START PASSAGE PROVIDED

Thursday, June 18, 2015

Nashville Girl

I can imagine Southern drive-in audiences lapping up this New World release. Roger Corman put it in theaters as both NASHVILLE GIRL and, in Northern theaters, where audiences were presumably less enchanted with country music, NEW GIRL IN TOWN. Years later, after COAL MINER’S DAUGHTER was a smash hit, NASHVILLE GIRL found more playdates under the title COUNTRY MUSIC DAUGHTER. Now that’s exploitation. Gus Trikonis, a former dancer and husband to Goldie Hawn, directed it in the same professional style as his other New World pictures, THE EVIL and MOONSHINE COUNTY EXPRESS.

Softcore star Monica Gayle, who had earned a small fanbase among the drive-in crowd after appearing in films like SWITCHBLADE SISTERS and THE EROTIC ADVENTURES OF PINOCCHIO, takes the title role of jailbait Jamie, a product of a strict Baptist upbringing who runs away from her hillbilly home and hitches with a pair of truckers to Nashville to become a country-western star. After her brothers beat up her rapist and her dad takes a strap to her for listening to the radio in church, 16-year-old Jamie leaves the country for the big city, only to be pawed and groped by almost every man she meets.

She meets a friend while showering at the YWCA, loses her, meets another while serving a prison sentence for prostitution, is pawed by a lesbian guard, gets paroled, bounces around from one sleazebag record producer to another, loses her virginity to another sleazebag, and finally signs a personal contract with a country singer (Glenn Corbett of ROUTE 66) with a penchant for young girls.

Like many exploitation movies from the 1970s, rape and statutory rape are treated casually, and without the sleazier elements, NASHVILLE GIRL would probably fit well as a made-for-TV movie. Gayle, a better actress than the material she was usually given, handles Jamie’s arc quite well, graduating from naive country girl to country music superstar with aplomb. Corbett, busy hoping from one television guest shot to another, probably relished the opportunity to tackle an edgier role (and being surrounded by so many nude actresses was probably fun).

Singer Johnny Rodriguez and songwriters Rory Bourke, Gene Dobbins, and John Wills give Trikonis’ expose a stamp of approval, even though it’s a roaring indictment of the music industry. The songs are pretty good, and I wonder if a NASHVILLE GIRL soundtrack album ever existed. Marvel Comics writer Gary Friedrich, the co-creator of Ghost Rider, penned a softcore novelization of producer Peer J. Oppenheimer’s script that contains even more sex than the film does.

END PASSAGE PROVIDED
START GIVEN RECORDS

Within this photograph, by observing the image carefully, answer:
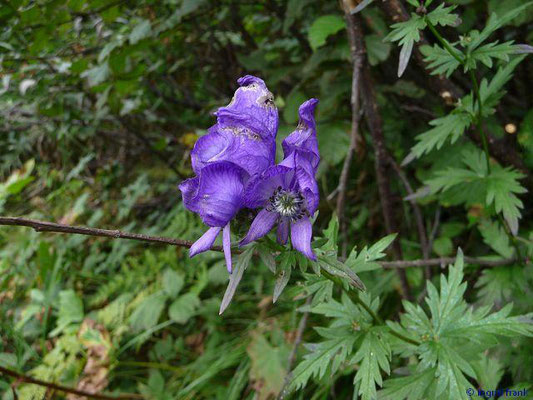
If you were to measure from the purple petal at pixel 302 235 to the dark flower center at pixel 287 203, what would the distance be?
15 millimetres

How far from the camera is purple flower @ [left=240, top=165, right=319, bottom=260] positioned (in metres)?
0.83

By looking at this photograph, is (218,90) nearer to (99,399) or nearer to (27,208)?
(99,399)

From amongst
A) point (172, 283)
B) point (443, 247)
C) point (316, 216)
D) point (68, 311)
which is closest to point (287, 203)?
point (316, 216)

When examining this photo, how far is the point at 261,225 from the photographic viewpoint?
Result: 2.77ft

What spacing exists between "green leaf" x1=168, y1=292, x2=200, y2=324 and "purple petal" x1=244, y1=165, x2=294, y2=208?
1.79 meters

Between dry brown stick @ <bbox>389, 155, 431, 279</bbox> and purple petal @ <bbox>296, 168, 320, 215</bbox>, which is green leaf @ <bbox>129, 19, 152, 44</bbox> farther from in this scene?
purple petal @ <bbox>296, 168, 320, 215</bbox>

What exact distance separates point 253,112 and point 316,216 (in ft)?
0.84

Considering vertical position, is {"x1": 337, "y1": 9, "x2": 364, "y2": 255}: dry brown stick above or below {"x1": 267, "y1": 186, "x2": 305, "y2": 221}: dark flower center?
below

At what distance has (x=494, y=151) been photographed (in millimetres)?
1736

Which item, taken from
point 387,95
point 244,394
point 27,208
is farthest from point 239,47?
point 27,208

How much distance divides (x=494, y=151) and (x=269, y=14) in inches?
57.9

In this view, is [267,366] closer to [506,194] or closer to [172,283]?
[172,283]

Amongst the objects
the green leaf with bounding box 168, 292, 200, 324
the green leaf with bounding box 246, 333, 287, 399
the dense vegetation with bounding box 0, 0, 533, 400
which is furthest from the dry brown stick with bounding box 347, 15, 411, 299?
the green leaf with bounding box 168, 292, 200, 324

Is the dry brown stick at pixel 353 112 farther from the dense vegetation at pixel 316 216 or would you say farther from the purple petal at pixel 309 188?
the purple petal at pixel 309 188
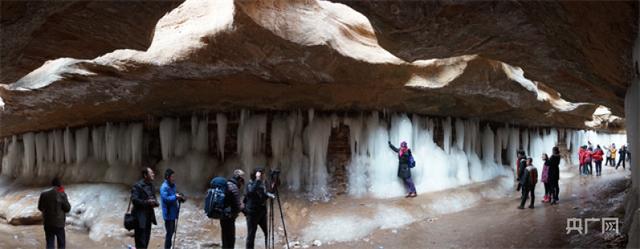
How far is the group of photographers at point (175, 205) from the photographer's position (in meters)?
7.14

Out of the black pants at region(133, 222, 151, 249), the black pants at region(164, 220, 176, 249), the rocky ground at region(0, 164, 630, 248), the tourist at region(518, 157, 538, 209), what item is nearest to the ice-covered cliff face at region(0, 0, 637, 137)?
the tourist at region(518, 157, 538, 209)

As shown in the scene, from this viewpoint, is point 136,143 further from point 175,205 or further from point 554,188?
point 554,188

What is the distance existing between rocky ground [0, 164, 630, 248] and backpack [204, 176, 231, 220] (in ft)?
11.8

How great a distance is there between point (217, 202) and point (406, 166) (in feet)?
24.4

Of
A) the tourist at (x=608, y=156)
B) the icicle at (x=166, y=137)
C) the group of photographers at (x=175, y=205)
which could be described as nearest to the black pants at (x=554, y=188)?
the group of photographers at (x=175, y=205)

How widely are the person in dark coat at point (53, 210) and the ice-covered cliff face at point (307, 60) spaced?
1.82m

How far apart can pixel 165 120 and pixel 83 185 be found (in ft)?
9.79

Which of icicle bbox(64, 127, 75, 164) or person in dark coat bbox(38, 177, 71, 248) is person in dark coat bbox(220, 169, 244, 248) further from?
icicle bbox(64, 127, 75, 164)

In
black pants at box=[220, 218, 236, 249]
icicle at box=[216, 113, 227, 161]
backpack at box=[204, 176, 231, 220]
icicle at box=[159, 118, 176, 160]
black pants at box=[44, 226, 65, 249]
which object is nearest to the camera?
backpack at box=[204, 176, 231, 220]

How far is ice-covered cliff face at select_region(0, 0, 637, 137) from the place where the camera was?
596 cm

END GIVEN RECORDS

**ASSIGNED TASK 1**
Answer these questions about the review of Nashville Girl:
(a) Under what title did the film play in Northern theaters?
(b) Where does Jamie meet a friend while showering?
(c) Who wrote the softcore novelization of the script?
**ASSIGNED TASK 2**
From the review of Nashville Girl, list every title under which the film was shown in theaters.
**ASSIGNED TASK 3**
Translate this sentence from the review of Nashville Girl into Spanish: "The songs are pretty good, and I wonder if a NASHVILLE GIRL soundtrack album ever existed."

**RESPONSE BOX 1**
(a) NEW GIRL IN TOWN
(b) At the YWCA
(c) Gary Friedrich

**RESPONSE BOX 2**
NASHVILLE GIRL
NEW GIRL IN TOWN
COUNTRY MUSIC DAUGHTER

**RESPONSE BOX 3**
Las canciones son bastante buenas, y me pregunto si alguna vez existió un álbum con la banda sonora de NASHVILLE GIRL.